> Exercise details: Output exactly the lines from the line that has "#40 untuk Stationery" through the last line of the data below, with no pictures.

> Stored data:
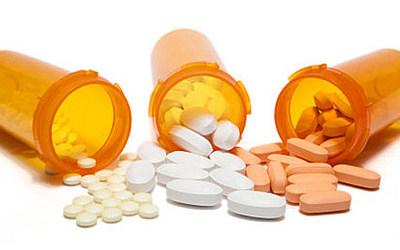 Изображение 3 - Комплексное лечение алкоголизма - клиника Угодие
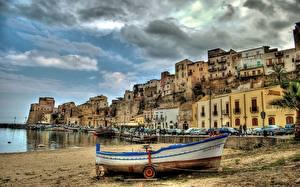 Sfondi desktop Italia Piccola barca Edificio Sicilia Lungomare Castellammare del Golfo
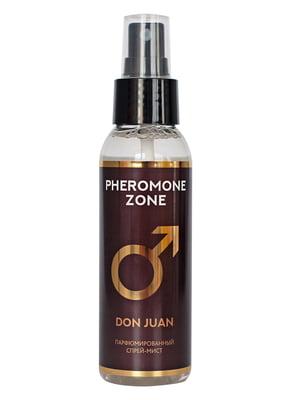 Спрей-мист парфюмированный «Don Juan» (100 мл)   5653364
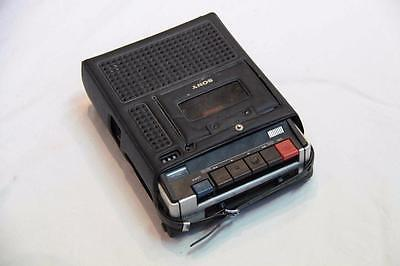 Vintage Sony Cassette-Corder TC-92 with cover case #12353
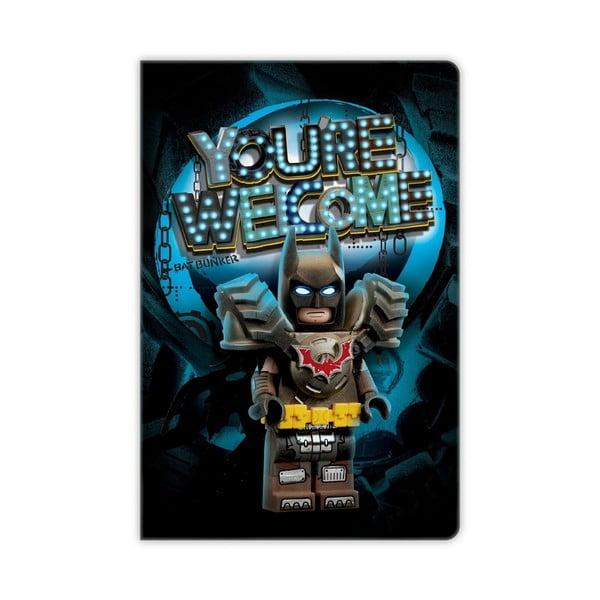 Caiet LEGO® Batman
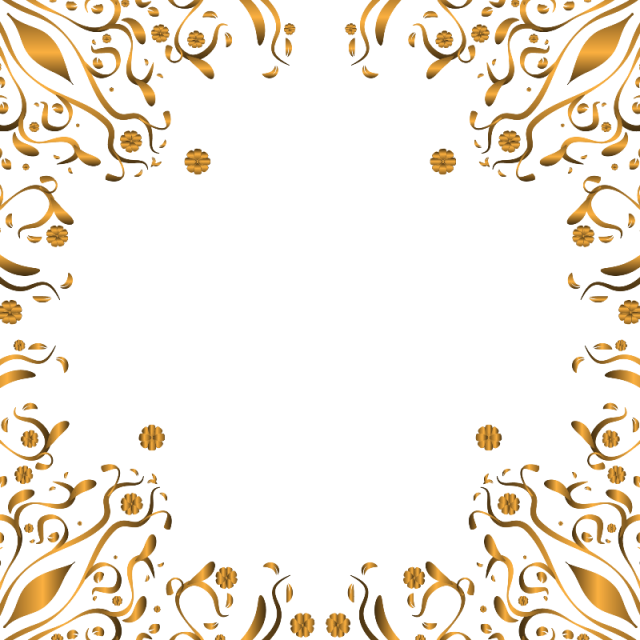 Luxury vector. Ornament frame background png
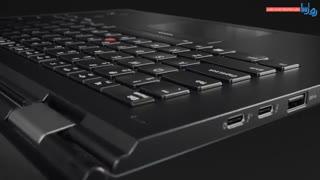 مهندسی کیبورد لپتاپ Lenovo ThinkPad X1 Carbon Yoga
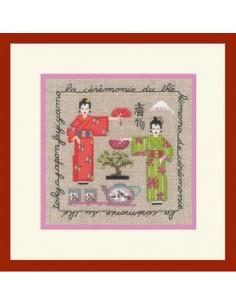 Le Bonheur des Dames - Kimonos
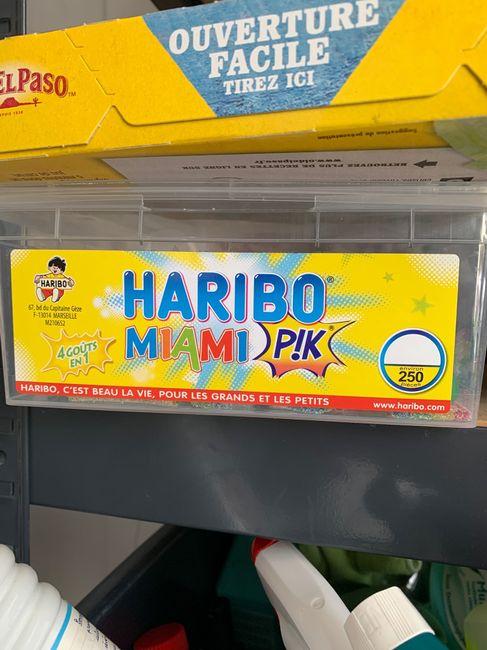Vente Haribo sur veepee ! 3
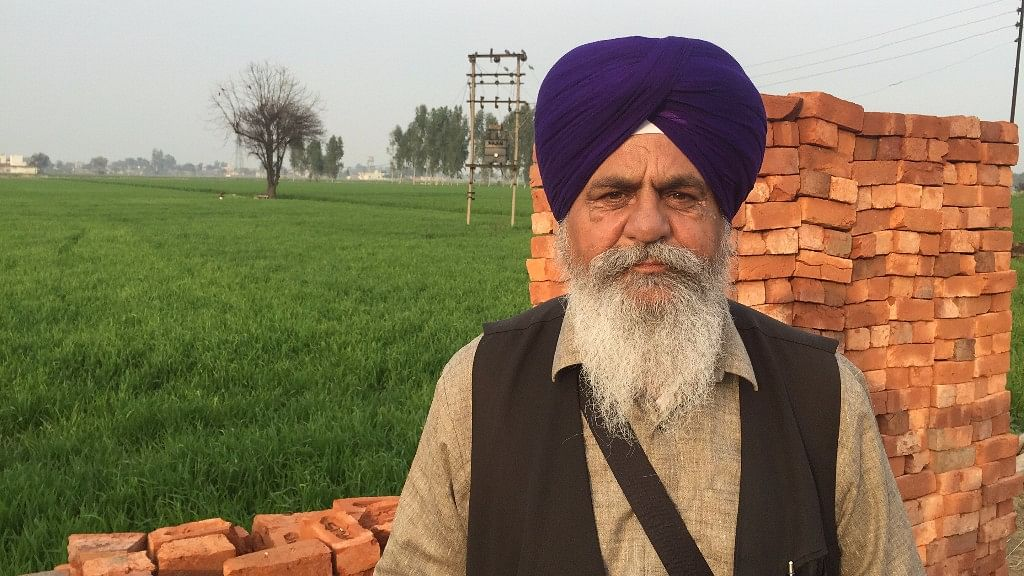 """A true Sikh will not vote for the Akali Dal,"" says Baldev Singh, former SGPC member. (Photo: Parth MN/<b> The Quint</b>)"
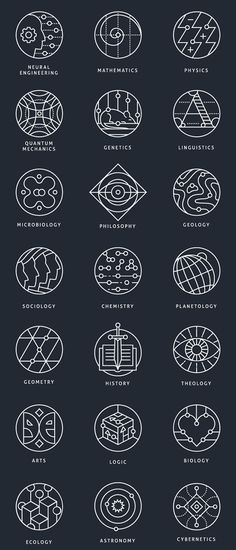 Collection of conceptual marks, representing different scientific…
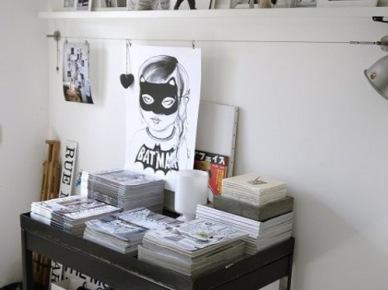 Tag Plakaty Półka W Pokoju Biurowym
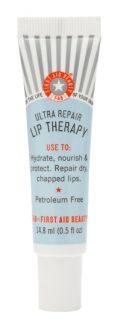 Ultra Repair Lip Therapy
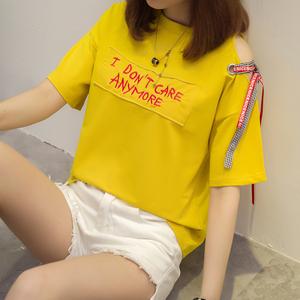 夏季韩版露肩绑带个性字母绣花贴布宽松短袖t恤女上衣服潮2501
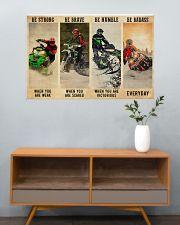 Snowcross Be Badass 36x24 Poster poster-landscape-36x24-lifestyle-21
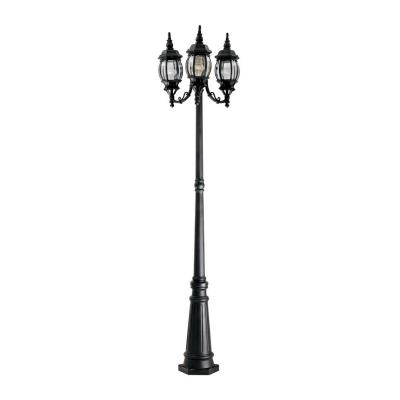 Designers Fountain 1923-BK Hacienda - Three Light Outdoor Post Lantern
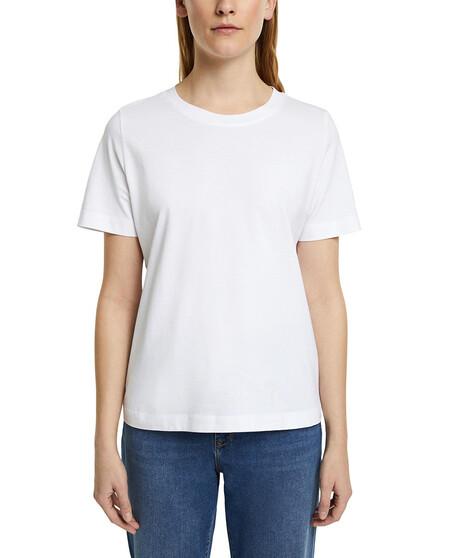 Camiseta De Mujer Basica De Algodon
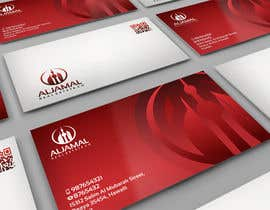 #40 untuk Stationery Design for AlJamal Real Estate Co. oleh midget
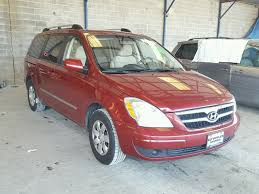 100 Repossessed Trucks For Sale Auto Auction Ended On VIN KNDMC233886047151 2008 HYUNDAI ENTOURAGE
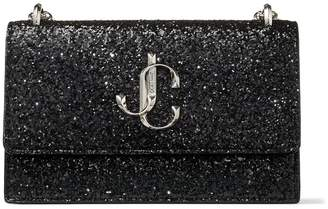 Jimmy Choo BOHEMIA Black Galactica Glitter Fabric Mini Bag with Chain Strap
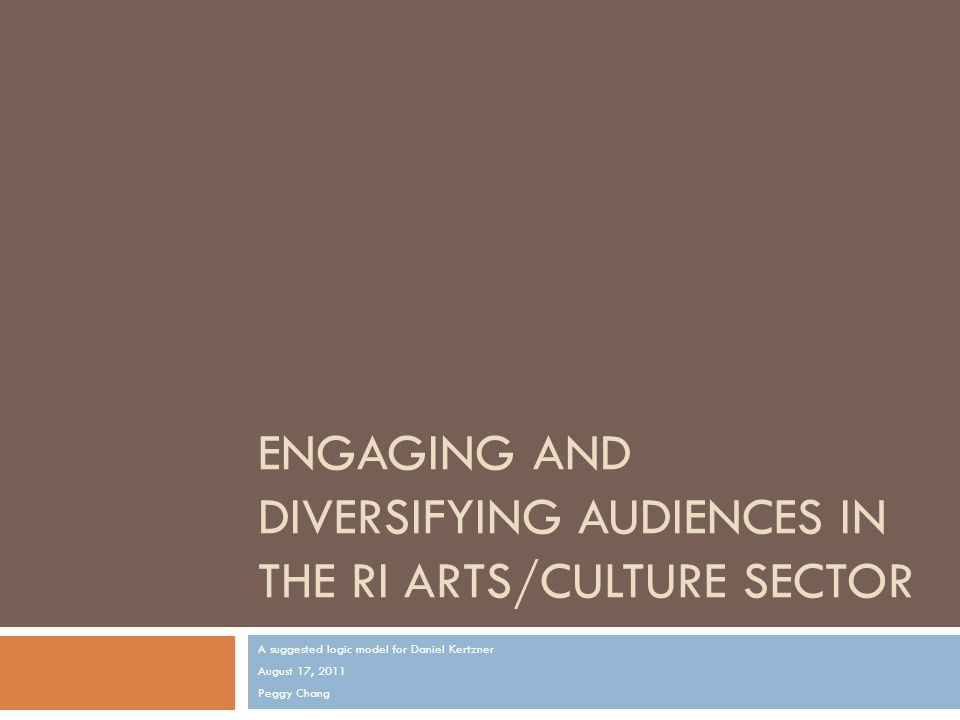 Issue/Problem  Arts/culture attendance in traditional, mainstream venues has decreased, locally and nationally (NEA's 2008 Beyond Attendance report).NEA's 2008 Beyond Attendance report  Smaller, culturally-specific arts/culture nonprofits are especially vulnerable in this volatile economy.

> Expected output:
 #40 untuk Stationery Design for AlJamal Real Estate Co. oleh midget
 100 Repossessed Trucks For Sale Auto Auction Ended On VIN KNDMC233886047151 2008 HYUNDAI ENTOURAGE
 Jimmy Choo BOHEMIA Black Galactica Glitter Fabric Mini Bag with Chain Strap
 Issue/Problem  Arts/culture attendance in traditional, mainstream venues has decreased, locally and nationally (NEA's 2008 Beyond Attendance report).NEA's 2008 Beyond Attendance report  Smaller, culturally-specific arts/culture nonprofits are especially vulnerable in this volatile economy.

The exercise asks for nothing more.